PROBLEMA PROPOSTO A -
Responde a estas perguntas sobre o texto da salada de batata e couve-flor:
(i) Que ingrediente da lista tem de ser feito em casa?
(ii) Em que gordura vão a couve-flor e as batatas ao lume para corarem?
(iii) Com que era o torricado de que o professor gostou?
PROBLEMA PROPOSTO B - Prossegue o texto sobre a salada de batata e couve-flor a partir da última frase apresentada.

TEXTO FORNECIDO -
Precisarei de: batatas , couve-flor, cebolas, nozes, alcaparras, rúcula, alho, limão, manteiga, mayonnaise (que tenho de fazer), sal e pimenta  

Cozo as batatas e a couve-flor e reservo-as para que arrefeçam. Corto as cebolas em meias luas que saltearei até estarem bem douradas. Reservo em papel absorvente. 
Douro também as nozes, faço o mesmo com o alho e por fim, frito as alcaparras. 
Depois  de fazer a mayonnaise, esmago o alho e junto-o. Junto também algumas folhas de rúcula muito bem picadas, misturo tudo e corrijo o sal e o limão.
Uma vez a couve-flor e as batatas batatas arrefecidas (se for preciso uso o blast chiller) vão ao lume para corarem em manteiga.

O empratamento também é para levar a sério e conta para a nota final, por isso aqui vai.

Mayonnaise no fundo do prato e sobre esta algumas alcaparras ao acaso. Depois as batatas, cortadas ao meio para se equilibrarem, e os floretes de couve-flor arrumados nos espaços. As nozes juntam-se ao grupo e no fim entra a cebola, um pouco por todo o lado. 

Devo garantir que uma garfada ao acaso tem boas hipóteses de apanhar um pouco de tudo, e que tudo funciona harmoniosamente. Como as cebolas são doces, conto com a mayonnaise e as alcaparras para contrabalançar.

A foto é dum teste feito no fim de semana e não tem mayonnaise.

Agora falta decidir a sandes...

(já fiz a prova que correu bem, e o professor gostou do meu torricado com escabeche de frango, e apreciou a salada embora com algumas críticas por falta de mais contrastes - ou por eu ter tido receio de por mais alcaparras que ajudariam a colmatar essa falha. O sabor ácido e salgado das alcaparras devia estar mais presente para contrabalançar o adocicado dos vegetais caramelizados e da cebola frita...)

(Registos em bruto)

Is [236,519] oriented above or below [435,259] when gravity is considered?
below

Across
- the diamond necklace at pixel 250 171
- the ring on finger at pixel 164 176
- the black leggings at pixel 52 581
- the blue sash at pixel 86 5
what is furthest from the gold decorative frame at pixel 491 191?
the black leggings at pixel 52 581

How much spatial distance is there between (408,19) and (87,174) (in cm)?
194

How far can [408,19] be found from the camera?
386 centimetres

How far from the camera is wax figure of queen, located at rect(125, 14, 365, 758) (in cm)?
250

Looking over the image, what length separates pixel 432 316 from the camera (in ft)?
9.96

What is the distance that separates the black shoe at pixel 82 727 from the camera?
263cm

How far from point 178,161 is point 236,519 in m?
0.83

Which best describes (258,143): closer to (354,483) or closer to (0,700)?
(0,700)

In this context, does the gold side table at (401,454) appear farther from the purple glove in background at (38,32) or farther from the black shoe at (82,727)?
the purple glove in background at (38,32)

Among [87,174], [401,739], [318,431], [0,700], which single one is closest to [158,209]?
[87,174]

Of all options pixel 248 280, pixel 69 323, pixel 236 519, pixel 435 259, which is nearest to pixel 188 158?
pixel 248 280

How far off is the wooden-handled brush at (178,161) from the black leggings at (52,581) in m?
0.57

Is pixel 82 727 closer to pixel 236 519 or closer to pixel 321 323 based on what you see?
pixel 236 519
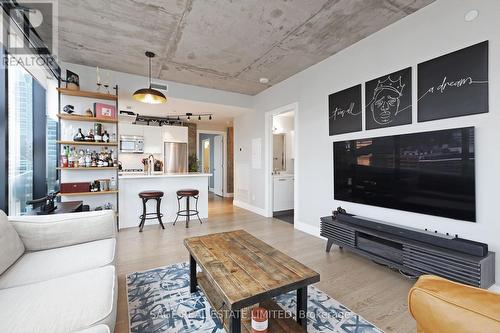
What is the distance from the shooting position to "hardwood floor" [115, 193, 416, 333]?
1.87 metres

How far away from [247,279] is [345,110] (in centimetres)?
283

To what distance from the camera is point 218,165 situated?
8859 mm

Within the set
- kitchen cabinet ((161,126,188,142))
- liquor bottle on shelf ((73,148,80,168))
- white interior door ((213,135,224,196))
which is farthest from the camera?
white interior door ((213,135,224,196))

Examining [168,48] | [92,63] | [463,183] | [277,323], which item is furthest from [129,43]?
[463,183]

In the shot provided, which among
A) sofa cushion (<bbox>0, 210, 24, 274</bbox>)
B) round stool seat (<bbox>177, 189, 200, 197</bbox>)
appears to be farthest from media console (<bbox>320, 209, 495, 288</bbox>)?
sofa cushion (<bbox>0, 210, 24, 274</bbox>)

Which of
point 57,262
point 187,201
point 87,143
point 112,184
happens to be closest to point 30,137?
point 87,143

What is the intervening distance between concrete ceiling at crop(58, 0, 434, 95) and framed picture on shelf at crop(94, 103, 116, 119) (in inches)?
28.4

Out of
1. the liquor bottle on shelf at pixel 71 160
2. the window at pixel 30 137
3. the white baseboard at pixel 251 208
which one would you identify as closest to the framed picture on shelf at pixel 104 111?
the window at pixel 30 137

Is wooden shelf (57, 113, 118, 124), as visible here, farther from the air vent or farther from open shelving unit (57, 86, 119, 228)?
the air vent

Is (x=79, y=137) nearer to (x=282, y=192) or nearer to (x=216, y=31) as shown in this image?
(x=216, y=31)

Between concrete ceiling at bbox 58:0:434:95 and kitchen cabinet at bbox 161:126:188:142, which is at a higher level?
concrete ceiling at bbox 58:0:434:95

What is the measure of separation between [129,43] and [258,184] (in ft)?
12.4

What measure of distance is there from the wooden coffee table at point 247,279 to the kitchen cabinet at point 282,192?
131 inches

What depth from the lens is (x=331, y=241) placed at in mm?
3049
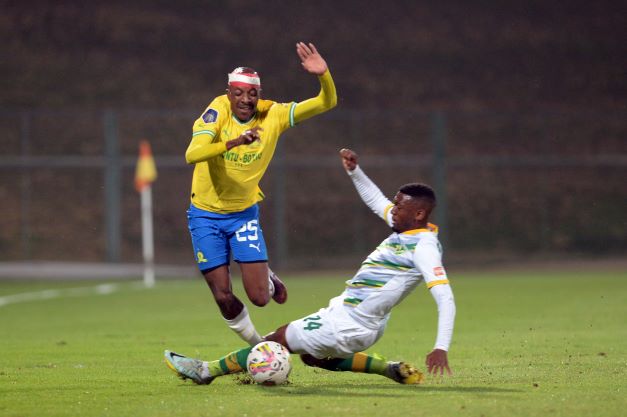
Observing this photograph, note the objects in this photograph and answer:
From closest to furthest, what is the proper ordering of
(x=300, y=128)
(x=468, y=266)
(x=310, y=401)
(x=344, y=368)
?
(x=310, y=401), (x=344, y=368), (x=468, y=266), (x=300, y=128)

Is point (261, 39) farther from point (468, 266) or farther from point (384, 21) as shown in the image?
point (468, 266)

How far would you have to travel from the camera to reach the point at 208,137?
34.7ft

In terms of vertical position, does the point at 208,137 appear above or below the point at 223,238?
above

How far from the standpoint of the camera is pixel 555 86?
4891cm

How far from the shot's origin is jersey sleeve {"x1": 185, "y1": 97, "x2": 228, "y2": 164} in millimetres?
10367

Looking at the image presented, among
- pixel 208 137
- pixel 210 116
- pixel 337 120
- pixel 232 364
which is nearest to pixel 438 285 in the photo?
pixel 232 364

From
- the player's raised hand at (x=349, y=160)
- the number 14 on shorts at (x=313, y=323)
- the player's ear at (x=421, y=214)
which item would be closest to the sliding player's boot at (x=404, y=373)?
the number 14 on shorts at (x=313, y=323)

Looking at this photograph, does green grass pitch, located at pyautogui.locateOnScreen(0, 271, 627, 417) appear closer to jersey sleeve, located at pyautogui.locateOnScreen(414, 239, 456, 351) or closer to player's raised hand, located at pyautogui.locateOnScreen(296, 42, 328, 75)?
jersey sleeve, located at pyautogui.locateOnScreen(414, 239, 456, 351)

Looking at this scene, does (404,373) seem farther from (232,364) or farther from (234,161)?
(234,161)

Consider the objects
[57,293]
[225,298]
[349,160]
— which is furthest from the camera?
[57,293]

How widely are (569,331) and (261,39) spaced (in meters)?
35.8

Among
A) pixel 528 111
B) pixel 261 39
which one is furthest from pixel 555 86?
pixel 261 39

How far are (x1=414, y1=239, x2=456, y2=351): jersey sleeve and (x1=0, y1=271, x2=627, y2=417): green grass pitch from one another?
47 cm

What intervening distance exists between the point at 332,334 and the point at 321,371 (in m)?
1.55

RESPOSTA ESCRITA A -
(i) A mayonnaise.
(ii) Em manteiga.
(iii) Com escabeche de frango.

RESPOSTA ESCRITA B -
19/04/2018

O 1º almoço nunca se repetirá

Finalmente chegou o dia e já passou, como um vendaval ou um sonho.

Nenhum outro será assim tão primeiro como este, mas sabemos  que todos serão diferentes, progressivamente mais complexos, e, se tudo correr como queremos, serão sempre um bocadinho mais difíceis do que esperávamos, haverá sempre algum medo controlado e capaz de nos afinar o foco, para que não se falhe por descuido ou falta de empenho. Coisas para rir mais tarde, como agora rimos já dos primeiros almoços que fizémos para a cantina e nos quais o tempo nunca chegava e as mãos pareciam sempre poucas
.




















Passado que foi este primeiro almoço, só me lembro do torricado em que participei, e da sobremesa que no lado oposto da sala se foi desenrolando desde o singelo anúncio do nome - "Fritos", até que provei um pouco e dei os parabéns às dedicadas cozinheiras Joana e Carolina. Filhozes enroladas  ou de canudo com cores, sabores e aromas algarvios.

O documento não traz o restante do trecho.